Institute of Chemistry, The Minerva Center for Biohybrid Complex Systems, The Center for Nanoscience and Nanotechnology, The Hebrew University of Jerusalem, Jerusalem 91904, Israel.
Chem Commun (Camb). 2016 Feb 4;52(10):2153-6. doi: 10.1039/c5cc08873a.

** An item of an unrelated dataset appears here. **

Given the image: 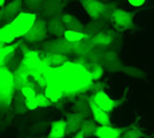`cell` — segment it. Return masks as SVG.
<instances>
[{"mask_svg": "<svg viewBox=\"0 0 154 138\" xmlns=\"http://www.w3.org/2000/svg\"><path fill=\"white\" fill-rule=\"evenodd\" d=\"M123 63L121 59L119 58V54L115 51H106L103 54V61H101V67L103 70H107L109 72H117L122 70Z\"/></svg>", "mask_w": 154, "mask_h": 138, "instance_id": "obj_9", "label": "cell"}, {"mask_svg": "<svg viewBox=\"0 0 154 138\" xmlns=\"http://www.w3.org/2000/svg\"><path fill=\"white\" fill-rule=\"evenodd\" d=\"M36 20H37L36 14L29 13V12H20L9 23L15 33V37L23 38V36L31 29Z\"/></svg>", "mask_w": 154, "mask_h": 138, "instance_id": "obj_3", "label": "cell"}, {"mask_svg": "<svg viewBox=\"0 0 154 138\" xmlns=\"http://www.w3.org/2000/svg\"><path fill=\"white\" fill-rule=\"evenodd\" d=\"M15 39H16L15 33L9 23L0 28V43L1 44H12Z\"/></svg>", "mask_w": 154, "mask_h": 138, "instance_id": "obj_22", "label": "cell"}, {"mask_svg": "<svg viewBox=\"0 0 154 138\" xmlns=\"http://www.w3.org/2000/svg\"><path fill=\"white\" fill-rule=\"evenodd\" d=\"M21 93H22V96H23V98L24 99L35 98L36 94H37L36 91H35V89H33V86H32L31 84H28V85L21 87Z\"/></svg>", "mask_w": 154, "mask_h": 138, "instance_id": "obj_29", "label": "cell"}, {"mask_svg": "<svg viewBox=\"0 0 154 138\" xmlns=\"http://www.w3.org/2000/svg\"><path fill=\"white\" fill-rule=\"evenodd\" d=\"M66 133V120H57L51 123V130L47 138H63Z\"/></svg>", "mask_w": 154, "mask_h": 138, "instance_id": "obj_20", "label": "cell"}, {"mask_svg": "<svg viewBox=\"0 0 154 138\" xmlns=\"http://www.w3.org/2000/svg\"><path fill=\"white\" fill-rule=\"evenodd\" d=\"M120 138H121V137H120Z\"/></svg>", "mask_w": 154, "mask_h": 138, "instance_id": "obj_38", "label": "cell"}, {"mask_svg": "<svg viewBox=\"0 0 154 138\" xmlns=\"http://www.w3.org/2000/svg\"><path fill=\"white\" fill-rule=\"evenodd\" d=\"M68 0H44L40 7V14L45 17H53L61 15Z\"/></svg>", "mask_w": 154, "mask_h": 138, "instance_id": "obj_8", "label": "cell"}, {"mask_svg": "<svg viewBox=\"0 0 154 138\" xmlns=\"http://www.w3.org/2000/svg\"><path fill=\"white\" fill-rule=\"evenodd\" d=\"M15 83L13 74L5 67H0V105L11 104L14 94Z\"/></svg>", "mask_w": 154, "mask_h": 138, "instance_id": "obj_2", "label": "cell"}, {"mask_svg": "<svg viewBox=\"0 0 154 138\" xmlns=\"http://www.w3.org/2000/svg\"><path fill=\"white\" fill-rule=\"evenodd\" d=\"M75 138H85V137H84V135L82 133V131L79 130V131L76 132V135H75Z\"/></svg>", "mask_w": 154, "mask_h": 138, "instance_id": "obj_36", "label": "cell"}, {"mask_svg": "<svg viewBox=\"0 0 154 138\" xmlns=\"http://www.w3.org/2000/svg\"><path fill=\"white\" fill-rule=\"evenodd\" d=\"M146 0H128V2L134 7H141Z\"/></svg>", "mask_w": 154, "mask_h": 138, "instance_id": "obj_35", "label": "cell"}, {"mask_svg": "<svg viewBox=\"0 0 154 138\" xmlns=\"http://www.w3.org/2000/svg\"><path fill=\"white\" fill-rule=\"evenodd\" d=\"M36 101H37L38 107H50L52 105V103L46 98L44 93H37L36 94Z\"/></svg>", "mask_w": 154, "mask_h": 138, "instance_id": "obj_30", "label": "cell"}, {"mask_svg": "<svg viewBox=\"0 0 154 138\" xmlns=\"http://www.w3.org/2000/svg\"><path fill=\"white\" fill-rule=\"evenodd\" d=\"M23 2L26 4L28 8H30L32 11H39L44 0H23Z\"/></svg>", "mask_w": 154, "mask_h": 138, "instance_id": "obj_31", "label": "cell"}, {"mask_svg": "<svg viewBox=\"0 0 154 138\" xmlns=\"http://www.w3.org/2000/svg\"><path fill=\"white\" fill-rule=\"evenodd\" d=\"M47 82H53L63 92V97H74L93 87V81L83 65L67 61L57 68L50 67L44 74Z\"/></svg>", "mask_w": 154, "mask_h": 138, "instance_id": "obj_1", "label": "cell"}, {"mask_svg": "<svg viewBox=\"0 0 154 138\" xmlns=\"http://www.w3.org/2000/svg\"><path fill=\"white\" fill-rule=\"evenodd\" d=\"M45 97L51 103H58L60 99L63 97V92L62 90L59 87V85H57L53 82H47V84L45 86Z\"/></svg>", "mask_w": 154, "mask_h": 138, "instance_id": "obj_19", "label": "cell"}, {"mask_svg": "<svg viewBox=\"0 0 154 138\" xmlns=\"http://www.w3.org/2000/svg\"><path fill=\"white\" fill-rule=\"evenodd\" d=\"M22 4H23V0H12L9 4L1 7L2 9L0 11V20H13L14 17L20 13V11L22 8Z\"/></svg>", "mask_w": 154, "mask_h": 138, "instance_id": "obj_14", "label": "cell"}, {"mask_svg": "<svg viewBox=\"0 0 154 138\" xmlns=\"http://www.w3.org/2000/svg\"><path fill=\"white\" fill-rule=\"evenodd\" d=\"M131 124L129 127H123V128H117V127H112V125H98L96 129L94 136L98 138H120L124 131H127Z\"/></svg>", "mask_w": 154, "mask_h": 138, "instance_id": "obj_11", "label": "cell"}, {"mask_svg": "<svg viewBox=\"0 0 154 138\" xmlns=\"http://www.w3.org/2000/svg\"><path fill=\"white\" fill-rule=\"evenodd\" d=\"M145 137L144 132L141 131L140 129L137 128V122L131 124V127L129 128L127 131H124L122 133L121 138H143Z\"/></svg>", "mask_w": 154, "mask_h": 138, "instance_id": "obj_26", "label": "cell"}, {"mask_svg": "<svg viewBox=\"0 0 154 138\" xmlns=\"http://www.w3.org/2000/svg\"><path fill=\"white\" fill-rule=\"evenodd\" d=\"M76 47V43H70L66 40L63 37H58L57 39L46 41L43 44V48L45 53H61V54H70L74 53Z\"/></svg>", "mask_w": 154, "mask_h": 138, "instance_id": "obj_5", "label": "cell"}, {"mask_svg": "<svg viewBox=\"0 0 154 138\" xmlns=\"http://www.w3.org/2000/svg\"><path fill=\"white\" fill-rule=\"evenodd\" d=\"M79 2L92 20L100 19L103 7H105V4L103 1H100V0H79Z\"/></svg>", "mask_w": 154, "mask_h": 138, "instance_id": "obj_12", "label": "cell"}, {"mask_svg": "<svg viewBox=\"0 0 154 138\" xmlns=\"http://www.w3.org/2000/svg\"><path fill=\"white\" fill-rule=\"evenodd\" d=\"M66 31V26L61 20V15H57L51 17L47 22V32L57 36V37H63V33Z\"/></svg>", "mask_w": 154, "mask_h": 138, "instance_id": "obj_15", "label": "cell"}, {"mask_svg": "<svg viewBox=\"0 0 154 138\" xmlns=\"http://www.w3.org/2000/svg\"><path fill=\"white\" fill-rule=\"evenodd\" d=\"M86 101H88V105H89V108H90V112H91V114H92L93 120L96 121L97 124L112 125V121H110V118H109L108 113H106L105 111H103L99 106H97L91 97H89V98L86 99Z\"/></svg>", "mask_w": 154, "mask_h": 138, "instance_id": "obj_10", "label": "cell"}, {"mask_svg": "<svg viewBox=\"0 0 154 138\" xmlns=\"http://www.w3.org/2000/svg\"><path fill=\"white\" fill-rule=\"evenodd\" d=\"M85 116L81 113H68L66 116V133H76L81 130Z\"/></svg>", "mask_w": 154, "mask_h": 138, "instance_id": "obj_13", "label": "cell"}, {"mask_svg": "<svg viewBox=\"0 0 154 138\" xmlns=\"http://www.w3.org/2000/svg\"><path fill=\"white\" fill-rule=\"evenodd\" d=\"M24 106H26V111H35L36 108H38L37 101H36V97L31 99H24Z\"/></svg>", "mask_w": 154, "mask_h": 138, "instance_id": "obj_33", "label": "cell"}, {"mask_svg": "<svg viewBox=\"0 0 154 138\" xmlns=\"http://www.w3.org/2000/svg\"><path fill=\"white\" fill-rule=\"evenodd\" d=\"M5 2H6V0H0V7L5 6Z\"/></svg>", "mask_w": 154, "mask_h": 138, "instance_id": "obj_37", "label": "cell"}, {"mask_svg": "<svg viewBox=\"0 0 154 138\" xmlns=\"http://www.w3.org/2000/svg\"><path fill=\"white\" fill-rule=\"evenodd\" d=\"M43 63L47 67H59L66 63L68 60V57L61 54V53H45L44 58L42 59Z\"/></svg>", "mask_w": 154, "mask_h": 138, "instance_id": "obj_16", "label": "cell"}, {"mask_svg": "<svg viewBox=\"0 0 154 138\" xmlns=\"http://www.w3.org/2000/svg\"><path fill=\"white\" fill-rule=\"evenodd\" d=\"M47 33V22L44 19H37L31 29L23 36V38L29 43H37L46 39Z\"/></svg>", "mask_w": 154, "mask_h": 138, "instance_id": "obj_6", "label": "cell"}, {"mask_svg": "<svg viewBox=\"0 0 154 138\" xmlns=\"http://www.w3.org/2000/svg\"><path fill=\"white\" fill-rule=\"evenodd\" d=\"M91 98L97 106H99L106 113L112 112L113 109H115L117 106H120L123 103V99H119V100L112 99L103 90H98Z\"/></svg>", "mask_w": 154, "mask_h": 138, "instance_id": "obj_7", "label": "cell"}, {"mask_svg": "<svg viewBox=\"0 0 154 138\" xmlns=\"http://www.w3.org/2000/svg\"><path fill=\"white\" fill-rule=\"evenodd\" d=\"M15 48H16V45L0 48V65H2V63L6 61L5 59H7L9 55H13Z\"/></svg>", "mask_w": 154, "mask_h": 138, "instance_id": "obj_28", "label": "cell"}, {"mask_svg": "<svg viewBox=\"0 0 154 138\" xmlns=\"http://www.w3.org/2000/svg\"><path fill=\"white\" fill-rule=\"evenodd\" d=\"M121 72L129 75V76H131V77H135V78H144L146 76V74L143 72V70H140V69H138L136 67L125 66V65L123 66Z\"/></svg>", "mask_w": 154, "mask_h": 138, "instance_id": "obj_27", "label": "cell"}, {"mask_svg": "<svg viewBox=\"0 0 154 138\" xmlns=\"http://www.w3.org/2000/svg\"><path fill=\"white\" fill-rule=\"evenodd\" d=\"M97 127L98 125L93 118H85L82 123V127H81V131L84 135V137H92L96 133Z\"/></svg>", "mask_w": 154, "mask_h": 138, "instance_id": "obj_23", "label": "cell"}, {"mask_svg": "<svg viewBox=\"0 0 154 138\" xmlns=\"http://www.w3.org/2000/svg\"><path fill=\"white\" fill-rule=\"evenodd\" d=\"M107 22L100 20H92L91 22H89L86 26H84V33L86 36V38H90L92 36H94L97 33H99L100 31H103V29L107 28Z\"/></svg>", "mask_w": 154, "mask_h": 138, "instance_id": "obj_18", "label": "cell"}, {"mask_svg": "<svg viewBox=\"0 0 154 138\" xmlns=\"http://www.w3.org/2000/svg\"><path fill=\"white\" fill-rule=\"evenodd\" d=\"M32 77L37 82V84H38L39 86H42V87H45L46 84H47V81H46L45 76H44L43 74H33Z\"/></svg>", "mask_w": 154, "mask_h": 138, "instance_id": "obj_34", "label": "cell"}, {"mask_svg": "<svg viewBox=\"0 0 154 138\" xmlns=\"http://www.w3.org/2000/svg\"><path fill=\"white\" fill-rule=\"evenodd\" d=\"M63 38L70 43H78L81 40L86 38L84 32H78V31H72V30H66L63 33Z\"/></svg>", "mask_w": 154, "mask_h": 138, "instance_id": "obj_25", "label": "cell"}, {"mask_svg": "<svg viewBox=\"0 0 154 138\" xmlns=\"http://www.w3.org/2000/svg\"><path fill=\"white\" fill-rule=\"evenodd\" d=\"M76 108H75V112L77 113H81V114H83L84 116H86V113H88V111L90 109L89 108V105H88V101L85 100H79L78 103L76 104Z\"/></svg>", "mask_w": 154, "mask_h": 138, "instance_id": "obj_32", "label": "cell"}, {"mask_svg": "<svg viewBox=\"0 0 154 138\" xmlns=\"http://www.w3.org/2000/svg\"><path fill=\"white\" fill-rule=\"evenodd\" d=\"M84 68L86 69V72L90 74L92 81H99V79L103 77V68L99 63L96 62H90V61H86L83 65Z\"/></svg>", "mask_w": 154, "mask_h": 138, "instance_id": "obj_21", "label": "cell"}, {"mask_svg": "<svg viewBox=\"0 0 154 138\" xmlns=\"http://www.w3.org/2000/svg\"><path fill=\"white\" fill-rule=\"evenodd\" d=\"M136 14L137 12H127L122 8H116L110 20V23L114 26V30H116L117 32H123L125 30L132 29L135 26L134 17Z\"/></svg>", "mask_w": 154, "mask_h": 138, "instance_id": "obj_4", "label": "cell"}, {"mask_svg": "<svg viewBox=\"0 0 154 138\" xmlns=\"http://www.w3.org/2000/svg\"><path fill=\"white\" fill-rule=\"evenodd\" d=\"M117 8V2L116 1H112L109 4H105V7H103V11L101 13V16H100V20L105 21V22H110L112 20V16L114 14V11Z\"/></svg>", "mask_w": 154, "mask_h": 138, "instance_id": "obj_24", "label": "cell"}, {"mask_svg": "<svg viewBox=\"0 0 154 138\" xmlns=\"http://www.w3.org/2000/svg\"><path fill=\"white\" fill-rule=\"evenodd\" d=\"M61 20L63 22L66 30H72V31H78V32H84V24L77 19L76 16L71 14H63L61 15Z\"/></svg>", "mask_w": 154, "mask_h": 138, "instance_id": "obj_17", "label": "cell"}]
</instances>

Switchable β-cyclodextrin (β-CD)-induced hydrolysis of m-tert-butylphenyl acetate is demonstrated in the presence of supramolecular β-CD/adamantane oligonucleotide scaffolds. In one system, a duplex between a β-CD-functionalized nucleic acid and an adamantane-nucleic acid leads to a switchable catalytic system. In a second system, a β-CD/adamantane duplex is cooperatively generated by K(+)-stabilized G-quadruplex units. The binding of hemin to the second system yields a bifunctional DNA scaffold with alternate catalytic functions.
在超分子 β-环糊精/金刚烷寡核苷酸支架存在的情况下,展示了对 m-叔丁基苯乙酸酯的可切换 β-环糊精诱导水解。在一个体系中,β-环糊精功能化核酸与金刚烷核酸之间的双链导致可切换催化体系。在第二个体系中,通过 K(+)稳定的 G-四联体单元协同生成β-CD/金刚烷二聚体。血红素与第二个体系的结合产生具有交替催化功能的双功能 DNA 支架。